Ilham: Portrait of a President is the first international biography of a statesman who has forged one of the economic miracles of modern times. Ilham Aliyev was born in Baku in 1961 in the wake of the Berlin Crisis and months before the Cuban Missile Crisis. It was the height of the Cold War.
As the son of a party stalwart, in one of the major capitals of the Soviet Union, Ilham lived a typical Soviet childhood, punctuated by propaganda and the requirement to conform.
At 16, he completed his education in Baku and joined the Moscow State Institute of International Relations (MGIMO), one of the Soviet Union’s premier universities.
By this time his father had joined the Soviet Politburo in Moscow. Ilham: Portrait of a President portrays a young student wishing to achieve in his own right. Indeed, having graduated from the university he was employed by MGIMO as a researcher and lecturer.

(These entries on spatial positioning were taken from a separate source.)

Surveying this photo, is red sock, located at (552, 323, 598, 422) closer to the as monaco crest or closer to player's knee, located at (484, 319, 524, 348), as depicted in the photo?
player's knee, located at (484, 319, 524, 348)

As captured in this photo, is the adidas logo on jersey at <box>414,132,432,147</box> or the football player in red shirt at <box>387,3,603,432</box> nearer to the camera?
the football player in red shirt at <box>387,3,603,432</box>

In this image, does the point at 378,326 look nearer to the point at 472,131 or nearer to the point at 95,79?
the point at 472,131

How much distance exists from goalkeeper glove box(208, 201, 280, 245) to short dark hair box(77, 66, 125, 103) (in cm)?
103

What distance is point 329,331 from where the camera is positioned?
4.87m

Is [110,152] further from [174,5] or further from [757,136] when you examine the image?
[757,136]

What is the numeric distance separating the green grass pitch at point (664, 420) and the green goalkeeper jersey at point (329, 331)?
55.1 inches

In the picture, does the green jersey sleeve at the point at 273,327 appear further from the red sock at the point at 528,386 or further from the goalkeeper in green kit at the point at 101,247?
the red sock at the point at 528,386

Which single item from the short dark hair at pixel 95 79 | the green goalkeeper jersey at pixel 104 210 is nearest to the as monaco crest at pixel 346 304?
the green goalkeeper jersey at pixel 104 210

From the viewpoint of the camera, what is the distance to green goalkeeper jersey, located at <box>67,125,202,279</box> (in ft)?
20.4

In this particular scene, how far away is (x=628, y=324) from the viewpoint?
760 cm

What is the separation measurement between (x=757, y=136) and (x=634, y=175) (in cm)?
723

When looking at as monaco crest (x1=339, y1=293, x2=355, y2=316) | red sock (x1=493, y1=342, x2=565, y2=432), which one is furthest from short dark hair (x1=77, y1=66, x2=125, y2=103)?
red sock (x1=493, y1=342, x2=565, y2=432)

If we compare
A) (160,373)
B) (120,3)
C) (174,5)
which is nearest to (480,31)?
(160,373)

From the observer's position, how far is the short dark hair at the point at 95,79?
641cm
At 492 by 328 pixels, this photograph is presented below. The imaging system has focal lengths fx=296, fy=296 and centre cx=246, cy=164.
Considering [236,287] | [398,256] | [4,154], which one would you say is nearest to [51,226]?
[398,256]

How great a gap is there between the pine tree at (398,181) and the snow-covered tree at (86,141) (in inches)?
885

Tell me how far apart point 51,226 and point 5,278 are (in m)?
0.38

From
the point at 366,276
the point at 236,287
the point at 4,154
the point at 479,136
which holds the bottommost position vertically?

In 1990, Mikhail Gorbachev sent troops into the streets of Baku. The ensuing massacre and its political ramifications saw Ilham terminated from MGIMO and black listed.
The Communist system was collapsing and Ilham had a young family to support.Turning to private enterprise, he was among the first wave of Eastern European businessmen, building a highly successful enterprise. But fate and his father — by now President of an independent Azerbaijan — intervened. From academia and private business, he was recalled to Baku where, as Vice President of the state oil company, he negotiated the ‘Contract of the Century’, an international oil deal that would transform Azerbaijan.
Over the next few years Ilham entered parliament, became head of the National Olympic Committee and the Azerbaijani delegation to the Council of Europe Parliamentary Assembly.
But it was only in late 2003 that he truly emerged on the world stage, first as Prime Minister, and then claiming the Presidency with a whopping 76.8 per cent of the vote.
The Presidency comes with a heavy burden. The return of Armenia-occupied Nagorno-Karabakh and seven adjacent regions and the fate of Azerbaijan’s one million refugees and Internally Displaced Persons hang heavy. Yet despite these constant pressures, Ilham has built a modern, booming economy and seen Azerbaijan claim plaudits for increasing government transparency and the emerging democratic base.
Ilham: Portrait of a President portrays the unique story of a Soviet-era scholar who has emerged as one of the unipolar world’s most progressive young leaders. The newly independent nation is building a robust civil society, democracy has taken root, poverty rates have dropped dramatically and Azerbaijan is winning international plaudits for transparency and good governance.
Ilham: Portrait of a President is the first English-language biography of this intriguing statesman.